# Dish DVR 625 Mega issue



## JohnP-1 (Mar 9, 2007)

I have had this since I signed on with Dish back in early November. this morning, I turn on he tv and see the WARNING (error 760) saying that the content on the hardrive has become corrupted and will cause the receiver to function improperly. All content must be deleted. 

Any way to keep the data?

The only option I have is to turn off the TV, or delete the content now. I have called Dish and left a message. I found a bit of info at the Dish site that said inthe future the best way to keep this from happening is to turn off the receiver when not in use. 

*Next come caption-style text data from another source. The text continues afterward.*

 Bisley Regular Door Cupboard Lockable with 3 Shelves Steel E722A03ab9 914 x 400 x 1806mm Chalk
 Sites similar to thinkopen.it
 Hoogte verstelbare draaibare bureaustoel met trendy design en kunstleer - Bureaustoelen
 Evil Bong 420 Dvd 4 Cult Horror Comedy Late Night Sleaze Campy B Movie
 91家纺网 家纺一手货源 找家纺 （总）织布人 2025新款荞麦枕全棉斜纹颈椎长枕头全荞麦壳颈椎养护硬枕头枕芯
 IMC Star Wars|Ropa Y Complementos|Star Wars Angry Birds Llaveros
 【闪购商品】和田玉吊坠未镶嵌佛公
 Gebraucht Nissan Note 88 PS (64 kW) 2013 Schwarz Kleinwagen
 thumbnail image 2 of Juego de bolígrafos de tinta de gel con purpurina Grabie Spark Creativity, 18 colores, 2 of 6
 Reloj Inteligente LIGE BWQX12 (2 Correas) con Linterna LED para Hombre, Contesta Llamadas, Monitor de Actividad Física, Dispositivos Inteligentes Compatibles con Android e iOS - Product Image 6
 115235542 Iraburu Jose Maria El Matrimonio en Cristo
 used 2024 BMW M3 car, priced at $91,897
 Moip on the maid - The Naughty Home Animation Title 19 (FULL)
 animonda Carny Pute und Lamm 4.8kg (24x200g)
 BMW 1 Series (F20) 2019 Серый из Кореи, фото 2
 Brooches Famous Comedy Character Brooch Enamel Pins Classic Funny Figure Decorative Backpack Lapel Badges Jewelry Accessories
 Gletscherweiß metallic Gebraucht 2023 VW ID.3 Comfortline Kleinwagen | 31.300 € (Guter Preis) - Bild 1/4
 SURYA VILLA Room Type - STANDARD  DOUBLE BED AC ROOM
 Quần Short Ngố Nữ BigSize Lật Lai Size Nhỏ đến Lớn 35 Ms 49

Here is the rub. No matter what button I push on the remote, the receiver does not turn off. Also, if I manually turn off the receiver (or try to), it powers back up. All I can figure to do would be to turn off the power at the power strip.Error that the stored files are 

I am lost here.


----------



## EVAC41 (Jun 27, 2006)

JohnP said:


> I have had this since I signed on with Dish back in early November. this morning, I turn on he tv and see the WARNING (error 760) saying that the content on the hardrive has become corrupted and will cause the receiver to function improperly. All content must be deleted.
> 
> Any way to keep the data?
> 
> ...


On the corrupted part:

I had this before and called the tech department and they told me that I would have to reformat the HD and that I was going to lose all my shows. They said what probabily happened was that when a show was recording it somehow got corrupted. She told me "Sometimes that happens. But not all the time" So there was nothing they could do about it. So all my shows I recorded went Bye Bye. :crying_sa

In the last Paragraph of your message:

Have you tired unplugging from the wall. Does it go thru it's checking the shut off or does it say on and then when you hit the power button does it do the same thing that you were saying in your paragraph?

Thanks,
Shawn


----------



## jbrettz (Oct 13, 2004)

Well, my 625 started booting 8-10 times during a 60 minute span, it also, got stuck when it was downloading the program guide, which it did 8-10 times. Finally after calling Dish Tech and receiving error messages 770 and 527, which the 527 told me that my hard drive was corrupted and they would have to delete all of my 43 previously recorded shows . They told me they were sorry for my loss and would send me a new receiver in about 4 business days. The receiver worked fine last night, no storms nothing that I know of that would cause this problem. 

I wish there was a way to transfer your previously recorded programs. This also happened to my 721 a couple of years ago, and I lost all of my programs. 

It really doesn't matter if you have 40 G HD or 200 G hd, if it goes bad you just 90 programs instead of 30.

Anyone else have problems with their 625? I have this operating 4 tvs on one side of my house. Now I have to wait 4 days??

I asked them about changing it out for a HD 622 but they told me they couldn't since I just received a 622 in Nov 06, I would have to wait until Nov 07? I'm glad to see Dish pushing the HD use???

Brett
St. Louis


----------